However, from February 10 to April 2, 1943, the "Blue Division" withstood two blows of the many times superior forces of the Soviet 55th Army and, having suffered huge losses, was able to hold its positions. In the area of the front near Red Border almost 6 kilometers long, four Soviet divisions (about 44 thousand people) and 2 tank regiments could not break through the defense of the Spaniards (about four and a half thousand people). Soviet troops suffered great losses on this sector [2] . The defense was actually broken, the Soviet troops advanced 6 km. The loss of the Spaniards in just one day of fighting amounted to more than 2 thousand people killed and wounded. The divisions of the two German divisions, the 212th and 215th, came to replace the defeated units of the Spanish division. For details, see the Krasnobor operation (1943) .

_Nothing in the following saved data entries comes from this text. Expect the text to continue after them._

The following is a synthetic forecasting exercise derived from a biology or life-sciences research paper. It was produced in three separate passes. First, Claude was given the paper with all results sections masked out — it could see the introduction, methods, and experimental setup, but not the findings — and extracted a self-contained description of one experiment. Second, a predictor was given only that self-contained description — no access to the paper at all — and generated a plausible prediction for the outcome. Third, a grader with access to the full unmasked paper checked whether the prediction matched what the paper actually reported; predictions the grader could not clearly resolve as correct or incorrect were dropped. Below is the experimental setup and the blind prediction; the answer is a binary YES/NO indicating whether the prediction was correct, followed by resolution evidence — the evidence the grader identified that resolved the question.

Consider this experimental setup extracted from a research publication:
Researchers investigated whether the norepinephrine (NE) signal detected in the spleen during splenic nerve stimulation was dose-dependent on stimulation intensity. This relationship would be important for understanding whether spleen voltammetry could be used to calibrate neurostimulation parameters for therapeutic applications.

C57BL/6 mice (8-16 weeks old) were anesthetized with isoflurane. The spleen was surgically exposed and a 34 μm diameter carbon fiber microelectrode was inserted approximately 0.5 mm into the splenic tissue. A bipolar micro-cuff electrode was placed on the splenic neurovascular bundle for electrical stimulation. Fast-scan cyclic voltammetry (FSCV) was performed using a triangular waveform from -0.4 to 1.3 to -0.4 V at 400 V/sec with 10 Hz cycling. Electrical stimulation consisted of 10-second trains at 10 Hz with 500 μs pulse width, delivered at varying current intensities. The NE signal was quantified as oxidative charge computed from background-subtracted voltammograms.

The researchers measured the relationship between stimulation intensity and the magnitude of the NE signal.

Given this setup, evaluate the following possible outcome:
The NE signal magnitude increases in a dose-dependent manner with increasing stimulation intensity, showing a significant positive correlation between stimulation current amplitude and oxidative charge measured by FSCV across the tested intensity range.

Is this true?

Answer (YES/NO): YES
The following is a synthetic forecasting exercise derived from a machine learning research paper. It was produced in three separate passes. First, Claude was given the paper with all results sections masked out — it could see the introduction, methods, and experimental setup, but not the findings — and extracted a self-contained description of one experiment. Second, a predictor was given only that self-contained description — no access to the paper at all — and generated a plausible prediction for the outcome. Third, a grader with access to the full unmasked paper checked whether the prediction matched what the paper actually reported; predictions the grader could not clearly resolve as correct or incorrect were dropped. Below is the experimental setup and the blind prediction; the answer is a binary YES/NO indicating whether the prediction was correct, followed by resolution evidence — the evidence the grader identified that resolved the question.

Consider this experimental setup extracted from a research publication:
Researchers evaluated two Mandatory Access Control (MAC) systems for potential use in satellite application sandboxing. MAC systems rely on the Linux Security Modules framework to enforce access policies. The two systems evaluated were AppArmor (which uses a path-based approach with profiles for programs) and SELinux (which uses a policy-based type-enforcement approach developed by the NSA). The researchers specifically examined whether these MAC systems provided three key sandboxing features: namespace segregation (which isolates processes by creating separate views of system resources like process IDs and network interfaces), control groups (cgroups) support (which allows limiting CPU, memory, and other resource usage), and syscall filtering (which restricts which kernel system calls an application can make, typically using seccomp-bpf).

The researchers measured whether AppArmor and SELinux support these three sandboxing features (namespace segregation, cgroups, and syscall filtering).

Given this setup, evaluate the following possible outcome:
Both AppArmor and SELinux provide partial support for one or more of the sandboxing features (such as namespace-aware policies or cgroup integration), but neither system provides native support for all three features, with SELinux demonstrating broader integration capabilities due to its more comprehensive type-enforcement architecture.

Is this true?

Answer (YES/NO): NO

More in Poland showed a special attitude to the Spaniards discipline. Several soldiers went AWOL in civilian clothes and were detained by the Gestapo - because of their appearance, they were mistaken for Jews. Comrades released their after the shootout [2] . On the discipline in the division says the following fact:
... the mayor of Novgorod Fedor Ivanovich Morozov died at the hands of a Spanish soldier from the "Blue Division". The authorities organized the issue of milk to pregnant women. Every morning a line was lined up, in which the soldiers of the Blue Division slowly began to join in. They stood peacefully mixed with pregnant women, without demanding themselves too much. Received a general rate and sedately removed. But the burgomaster Morozov, indignant at the fact that there was a catastrophic lack of milk, somehow came to the council in a state of average alcoholic intoxication and let one of the Spaniards down the ladder kick in the ass. Counting all the steps with his nose, the Spaniard jumped up and discharged his gun shop in the city head ...
- [9]
This combination of high fighting efficiency and sloppiness was noted after the battle in Red Bor with the statement of General Halder:
| If you see a German soldier unshaven, with an unbuttoned sweater and drunk, do not rush to arrest him - most likely, this is a Spanish hero. |
This phrase still hangs in the veteran club of the Blue Division in Madrid [2] .
Battle Finals
Due to strong foreign policy pressure, Francisco Franco on October 20, 1943 decided to withdraw the Blue Division from the front and disband the unit. However, many Spaniards refused to return home, and on November 3, 1943, the Government of Spain ordered its citizens to return to the country. Even after that, about 2,000 Spaniards remained on the Eastern Front, mainly Phalangists, of whom the volunteer “ Blue Legion ” was formed under the German command. Later, its number increased to 3 thousand people at the expense of volunteers who crossed the border of Spain in the area of the French city of Lourdes . After Franco began negotiations with the countries of the anti-Hitler coalition , most of the members of the Blue Legion were repatriated by the Germans on March 21, 1944 [10] . The few hundred remaining Spaniards joined the SS forces and fought until the very end of the war. In the encircled Berlin, 7 thousand Spaniards fought before the surrender [2] .
Awards
The soldiers and officers of the Blue Division received the following awards:
- 3 Knight crosses with oak leaves.
- 3 German crosses in gold
- 138 Iron Crosses of the First Class
- 2 359 Iron Crosses of the Second Class
- 2 216 Crosses of military valor with swords
Losses
During the fighting with the Red Army, the Blue Division suffered the following losses: [2]
- 4957 killed
- 8766 wounded
- 326 missing
- 372 captured (most returned to Spain in 1954).
- 1600 got frostbite
- 7800 are sick.
General Emilio Esteban Infantes , who commanded the Blue Division, in his book, The Blue Division. Volunteers on the Eastern Front "cites the following loss figures for the division: 14 thousand - on the Volkhov front and 32 thousand - on the Leningrad (winter - spring 1943) [11] . In a Karl Hofker documentary film, Azul Blue Division. The history of Spanish volunteers "gives the following data of the total losses of Spanish volunteers on the Eastern Front" out of 47,000 people, total losses amounted to 3,600 people killed, in addition 8,500 wounded, 7,800 sick with various diseases, and 1,600 people got frostbite and 321 people were captured " [12 ] . At the same time, the losses of the “Blue Division” killed on the Volkhov front are estimated by Karl Hofker at 1,400 people.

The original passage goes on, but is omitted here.